I'd like to compare with the one case I do know something about, namely Apple.
Apple makes a big deal about image fusion in their camera, for example introducing the brand name Photonic Engine for this operation in the iPhone14 class phones.

I want to contrast the journalist claims about Photonic Engine with Apple's claims:
Journalist: "Photonic Engine leverages hardware inside the iPhone 14, iPhone 14 Plus, iPhone 14 Pro, and iPhone 14 Pro Max and applies some machine learning and iOS 16 software magic."
Apple: "Then we added the all-new Photonic Engine, our game-changing image pipeline. It allows Deep Fusion — which merges the best pixels from multiple exposures into one phenomenal photo — to happen earlier in the process on uncompressed images.
This preserves much more data to deliver brighter, more lifelike colors and beautifully detailed textures in less light than ever.'

Note the missing words from the Apple claims...

Let's go back earlier. In 2019 with the iPhone 11 Apple introduced Deep Fusion which WAS claimed (in some vague, unspecified way) to make use of the Neural Engine.
But Apple has backed off from this claim in their copy for the current design.

If we look through the patent stack (the most recent one is https://patents.google.com/patent/US20220253972A1, and if you compare it to the equivalent two years earlier, the primary difference, as Apple said, is that in the earlier patent we start processing on a sub-sampled image; in the newest version we start on the RAW image). So the patents kinda match what Apple has focussed on.

But what do the patents actually say? If you look at them, they are more or less "traditional" image processing, though in the wavelet rather than the fourier domain. The most interesting aspect for our purposes is that if we want to fuse two images, we do so by:
- dividing the image into tiles
- finding equivalent keypoints in each tile
- finding a warp that maps each tile to its correspondent such that the keypoints align
- fusing the warped image2 with image1.

That's fine (and certainly not trivial and nothing to complain about; the warping surely helps improve the quality of the fused images as either the camera moves slightly or the elements in the image move slightly between successive pictures).
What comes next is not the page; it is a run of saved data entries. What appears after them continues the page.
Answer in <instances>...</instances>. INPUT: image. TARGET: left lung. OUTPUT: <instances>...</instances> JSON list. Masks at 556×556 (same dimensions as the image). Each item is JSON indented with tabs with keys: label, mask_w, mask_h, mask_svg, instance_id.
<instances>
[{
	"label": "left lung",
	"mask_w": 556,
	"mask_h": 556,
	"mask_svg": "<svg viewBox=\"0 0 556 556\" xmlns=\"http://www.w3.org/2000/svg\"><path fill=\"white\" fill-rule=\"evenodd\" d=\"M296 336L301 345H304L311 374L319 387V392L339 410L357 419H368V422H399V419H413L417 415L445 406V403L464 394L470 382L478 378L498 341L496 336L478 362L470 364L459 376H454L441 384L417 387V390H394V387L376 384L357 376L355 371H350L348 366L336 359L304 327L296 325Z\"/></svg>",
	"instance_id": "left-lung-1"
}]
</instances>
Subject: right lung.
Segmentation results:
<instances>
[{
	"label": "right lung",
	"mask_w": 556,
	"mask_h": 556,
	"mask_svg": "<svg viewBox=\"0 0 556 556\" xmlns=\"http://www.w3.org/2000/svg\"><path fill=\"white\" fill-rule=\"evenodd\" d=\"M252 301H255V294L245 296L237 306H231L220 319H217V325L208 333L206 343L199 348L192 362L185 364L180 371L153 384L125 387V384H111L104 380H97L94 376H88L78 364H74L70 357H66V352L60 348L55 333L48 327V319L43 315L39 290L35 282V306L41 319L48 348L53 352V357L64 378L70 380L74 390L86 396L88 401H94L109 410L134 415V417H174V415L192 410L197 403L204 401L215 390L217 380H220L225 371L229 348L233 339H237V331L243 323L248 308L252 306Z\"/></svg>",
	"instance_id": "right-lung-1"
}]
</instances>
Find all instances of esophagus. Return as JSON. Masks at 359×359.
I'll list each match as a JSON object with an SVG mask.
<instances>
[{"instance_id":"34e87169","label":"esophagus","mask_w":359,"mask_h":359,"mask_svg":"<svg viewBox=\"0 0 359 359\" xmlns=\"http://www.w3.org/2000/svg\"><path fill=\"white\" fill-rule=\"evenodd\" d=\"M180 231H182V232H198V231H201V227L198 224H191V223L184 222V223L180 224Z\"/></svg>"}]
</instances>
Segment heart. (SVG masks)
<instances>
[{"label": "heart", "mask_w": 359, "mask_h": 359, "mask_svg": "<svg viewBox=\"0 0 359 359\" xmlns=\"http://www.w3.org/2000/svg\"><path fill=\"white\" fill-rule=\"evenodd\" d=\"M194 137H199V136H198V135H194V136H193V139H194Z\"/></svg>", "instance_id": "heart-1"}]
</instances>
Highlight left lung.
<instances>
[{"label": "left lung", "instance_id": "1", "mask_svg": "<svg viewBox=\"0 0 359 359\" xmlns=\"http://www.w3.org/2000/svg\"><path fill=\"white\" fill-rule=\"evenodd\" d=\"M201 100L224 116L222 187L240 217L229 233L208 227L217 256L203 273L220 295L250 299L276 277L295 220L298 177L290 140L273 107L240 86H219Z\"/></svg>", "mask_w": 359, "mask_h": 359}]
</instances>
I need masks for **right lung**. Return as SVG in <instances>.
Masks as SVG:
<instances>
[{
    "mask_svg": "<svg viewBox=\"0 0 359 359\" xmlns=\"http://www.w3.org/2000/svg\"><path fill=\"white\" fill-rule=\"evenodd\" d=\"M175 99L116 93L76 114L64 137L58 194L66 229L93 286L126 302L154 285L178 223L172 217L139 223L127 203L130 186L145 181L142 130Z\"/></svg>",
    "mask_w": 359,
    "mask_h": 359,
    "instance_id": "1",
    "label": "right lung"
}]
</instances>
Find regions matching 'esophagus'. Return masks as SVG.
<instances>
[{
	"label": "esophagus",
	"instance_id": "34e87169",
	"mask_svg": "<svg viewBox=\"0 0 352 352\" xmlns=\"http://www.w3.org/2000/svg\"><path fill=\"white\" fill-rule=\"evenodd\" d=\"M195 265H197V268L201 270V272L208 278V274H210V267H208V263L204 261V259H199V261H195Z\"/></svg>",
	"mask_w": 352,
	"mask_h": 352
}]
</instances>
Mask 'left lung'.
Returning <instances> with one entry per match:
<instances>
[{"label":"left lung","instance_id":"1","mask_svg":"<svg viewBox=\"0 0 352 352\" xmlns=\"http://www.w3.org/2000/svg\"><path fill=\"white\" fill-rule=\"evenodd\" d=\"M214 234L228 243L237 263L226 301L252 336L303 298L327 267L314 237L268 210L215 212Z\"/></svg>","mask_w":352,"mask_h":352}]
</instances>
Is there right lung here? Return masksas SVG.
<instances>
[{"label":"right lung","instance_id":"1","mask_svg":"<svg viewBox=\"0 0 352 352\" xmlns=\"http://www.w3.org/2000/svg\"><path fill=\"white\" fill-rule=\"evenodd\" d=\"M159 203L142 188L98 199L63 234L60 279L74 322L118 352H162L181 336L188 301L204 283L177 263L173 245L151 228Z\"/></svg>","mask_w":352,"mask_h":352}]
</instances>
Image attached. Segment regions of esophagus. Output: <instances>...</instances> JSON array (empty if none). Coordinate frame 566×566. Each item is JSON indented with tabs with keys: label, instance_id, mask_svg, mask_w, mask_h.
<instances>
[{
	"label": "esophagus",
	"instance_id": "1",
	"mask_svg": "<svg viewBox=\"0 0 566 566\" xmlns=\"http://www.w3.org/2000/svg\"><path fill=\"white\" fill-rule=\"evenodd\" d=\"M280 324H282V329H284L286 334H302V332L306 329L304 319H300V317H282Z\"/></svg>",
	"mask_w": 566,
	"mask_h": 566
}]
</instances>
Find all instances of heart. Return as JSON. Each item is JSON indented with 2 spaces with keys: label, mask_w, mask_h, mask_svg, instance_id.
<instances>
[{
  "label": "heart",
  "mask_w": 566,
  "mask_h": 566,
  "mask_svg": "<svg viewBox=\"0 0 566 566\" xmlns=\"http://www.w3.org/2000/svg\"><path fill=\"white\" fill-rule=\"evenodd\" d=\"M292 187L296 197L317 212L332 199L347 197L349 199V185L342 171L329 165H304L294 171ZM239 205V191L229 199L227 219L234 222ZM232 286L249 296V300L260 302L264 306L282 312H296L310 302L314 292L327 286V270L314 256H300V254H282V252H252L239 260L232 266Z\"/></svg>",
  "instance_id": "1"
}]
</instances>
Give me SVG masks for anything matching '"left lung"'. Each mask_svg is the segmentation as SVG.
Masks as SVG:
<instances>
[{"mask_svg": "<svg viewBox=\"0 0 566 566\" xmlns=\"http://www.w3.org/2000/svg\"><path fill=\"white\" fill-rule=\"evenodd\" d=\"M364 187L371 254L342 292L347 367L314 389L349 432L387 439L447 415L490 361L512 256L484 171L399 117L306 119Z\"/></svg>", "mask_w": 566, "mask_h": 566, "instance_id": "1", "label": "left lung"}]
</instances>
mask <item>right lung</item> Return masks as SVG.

But there's not much scope there for AI/ML.
Or is there?
How EXACTLY are those keypoints chosen/detected?

As far as I can tell, what's happening is that the images run through (again somewhat 'traditional") vision processing in parallel with image capture, and it is this processing stage that chooses keypoints (probably starting with object detection, then maybe trying to match edges between frames and using keypoints as the maximally mismatching parts of edges, or something?)
Possibly this is improved by using neural net based object detection, rather than simpler edge detection?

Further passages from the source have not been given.